L’inconscient et le conscient collectifs, concernant les traditions comme bien d’autres valeurs, sont des choses extraordinaires. Nous, francs-maçons, ne sommes pas vraiment mystiques - pour ce que j’en sais et ceux que je connais - pourtant nous nous employons à devenir meilleurs, à être tolérants en basant nos idées modernes sur de vieux rites, des symboles anciens qui eux sont plutôt mystiques. Encore un paradoxe étonnant mais ça me va bien.

Encore plus loin dans le temps : même la Bible mentionne le Niveau dans le Livre d’Isaie – Prophéties sur Samarie et Jérusalem -  En parlant de la fondation de Sion, l’Eternel exprime sa colère aux chefs de Jérusalem et dit :  « Je ferai du droit le cordeau et de la Justice le niveau ».

J’ai trouvé cela en travaillant cette pla\ mais je ne suis pas instruit en la matière et je ne fais pas de commentaires sur ce texte. D’ailleurs, j’ai tendance à penser que le mot « niveau » dans ce cas n’a pas de rapport avec mon sujet.

Considérant qu’il n’y pas d’égalité naturelle, le Niveau évoque une égalité construite, bâtie par le travail et cette égalité existe en L\ puisque tout F\M\ laisse ses métaux hors le Tem\.

En L\, notre F\1er S\ supplée le V\M\ en cas d’absence de celui-ci. Le Niveau de son sautoir, symbole de sa fonction dans l’At\, indique bien l’égalité en droits de tous les FF\. Le simple fait que le 1er S\, avec son niveau, supplée le V\M\ indique clairement à tous qu’il est le garant de l’Egalité qui doit régner pendant nos travaux.

Cette égalité, je l’ai vécu intensément dans cet At\ en tant qu’App\ . En effet, s’étant rapidement avéré que les droits fondamentaux sont strictement les mêmes pour tous les FF\, je souhaite évoquer l’égalité entre App\ que j’ai vécu pendant 16 mois.

Le parfait bon exemple me semble concerner le Tra\ pris chacun à son tour par tous les App\. Ceux-ci, astreints au silence que je considère comme le tout premier outil mis à leur disposition, ont ainsi une participation active aux travaux puisqu’ils sont chargés de les relater par écrit puis de les lire.

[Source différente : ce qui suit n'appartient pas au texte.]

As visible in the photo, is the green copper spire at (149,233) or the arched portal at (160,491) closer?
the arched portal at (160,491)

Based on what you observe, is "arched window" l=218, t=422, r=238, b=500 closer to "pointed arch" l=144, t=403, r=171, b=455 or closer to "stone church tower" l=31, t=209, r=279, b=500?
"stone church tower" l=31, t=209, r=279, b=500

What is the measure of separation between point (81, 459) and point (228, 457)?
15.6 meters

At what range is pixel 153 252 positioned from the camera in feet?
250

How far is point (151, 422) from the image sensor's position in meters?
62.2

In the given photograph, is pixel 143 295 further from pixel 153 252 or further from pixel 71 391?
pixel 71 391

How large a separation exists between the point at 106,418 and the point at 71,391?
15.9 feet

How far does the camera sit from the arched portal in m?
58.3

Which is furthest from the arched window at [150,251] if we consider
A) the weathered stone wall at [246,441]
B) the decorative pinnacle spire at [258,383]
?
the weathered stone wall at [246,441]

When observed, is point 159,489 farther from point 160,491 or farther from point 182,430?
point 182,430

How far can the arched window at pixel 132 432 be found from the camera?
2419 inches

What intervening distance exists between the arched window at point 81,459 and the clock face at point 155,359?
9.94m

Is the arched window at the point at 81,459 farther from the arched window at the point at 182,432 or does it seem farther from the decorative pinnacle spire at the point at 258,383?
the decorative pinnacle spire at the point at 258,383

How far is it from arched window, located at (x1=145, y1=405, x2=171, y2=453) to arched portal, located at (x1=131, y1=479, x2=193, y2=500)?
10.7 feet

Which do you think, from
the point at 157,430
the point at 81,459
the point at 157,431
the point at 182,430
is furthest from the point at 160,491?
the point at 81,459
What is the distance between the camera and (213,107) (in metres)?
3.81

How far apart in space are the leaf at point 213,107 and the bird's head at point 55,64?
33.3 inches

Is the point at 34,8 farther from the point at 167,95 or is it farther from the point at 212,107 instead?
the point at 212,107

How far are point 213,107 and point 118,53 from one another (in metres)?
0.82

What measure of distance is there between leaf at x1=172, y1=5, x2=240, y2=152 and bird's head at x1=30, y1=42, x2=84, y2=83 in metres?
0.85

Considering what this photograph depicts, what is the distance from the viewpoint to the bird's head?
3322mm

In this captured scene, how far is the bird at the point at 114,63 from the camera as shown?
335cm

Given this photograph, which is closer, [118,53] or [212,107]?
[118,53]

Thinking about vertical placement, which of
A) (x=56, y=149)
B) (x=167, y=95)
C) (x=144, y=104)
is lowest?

Le Tra\ est ainsi « un véritable moyen d’expression pour l’App\ des Compagnons Réunis puisqu’il peut rapporter le cours de la Ten\ avec son propre style. On peut même y prendre du plaisir, ce qui fut souvent mon cas. Il est surtout le bon outil pour bien connaître sa propre L\, son fonctionnement, le rituel, le rôle des Off\, les Plat\ etc. etc.

Par extension de ce que je disais au sujet du sautoir du 1er S\, les sept symboles qui figurent sur les sept sautoirs des sept Off\ rendent la L\ juste et parfaite et ces symboles, en se complétant, permettent cette justice et cette perfection. Là je déborde un peu mais j’annonce aussi un éventuel futur travail.

L’homme, quant à lui, évolue dans les deux directions de l’espace qui font alliance pour constituer toute la richesse symbolique du Niveau. La troisième dimension est implicite comme je l’ai expliqué il y a quelques minutes.

Ces deux directions se retrouvent clairement dans le dessin du Niveau maçonnique avec l’association d’un triangle Terre / Lumière / Homme et de la croix formée par l’horizontalité et la verticalité. Le Niveau exprime bien ainsi les fonctions premières du Franc-Maçon qui, simultanément, vit une vie matérielle - la Terre -  et cherche à élever son esprit - la Lumière. Notre ambition est d’œuvrer pour que l’humanité entière puisse avoir ces aspirations.

Enfin, nous pouvons aussi décliner nos pensées avec le niveau à bulle d’aujourd’hui : que penser d’une bulle qui ne serait pas à sa bonne place – un outil abîmé ou déréglé, par exemple – une bulle qui n’indiquerait pas l’égalité ?

Allez, j’ose :  transposons l’homme à la place de la bulle, l’homme qui se bat depuis toute éternité pour surnager, pour vaincre les éléments, ses semblables, mais qui se bat aussi pour le Droit, pour le faire respecter, pour être au milieu des problèmes et les traiter également.

Là, l’homme qui cherche son équilibre est la bulle qui cherche et parvient à cet équilibre.

Après tout, l’Humanité est en recherche permanente d’équilibre, alors le Monde est un immense Niveau   la bulle est l’homme.

J’ai dit
                                                                           
R\ N\

" Je crois qu’on ne peut mieux vivre qu’en cherchant à devenir meilleur,
ni plus agréablement qu’en ayant conscience de son amélioration."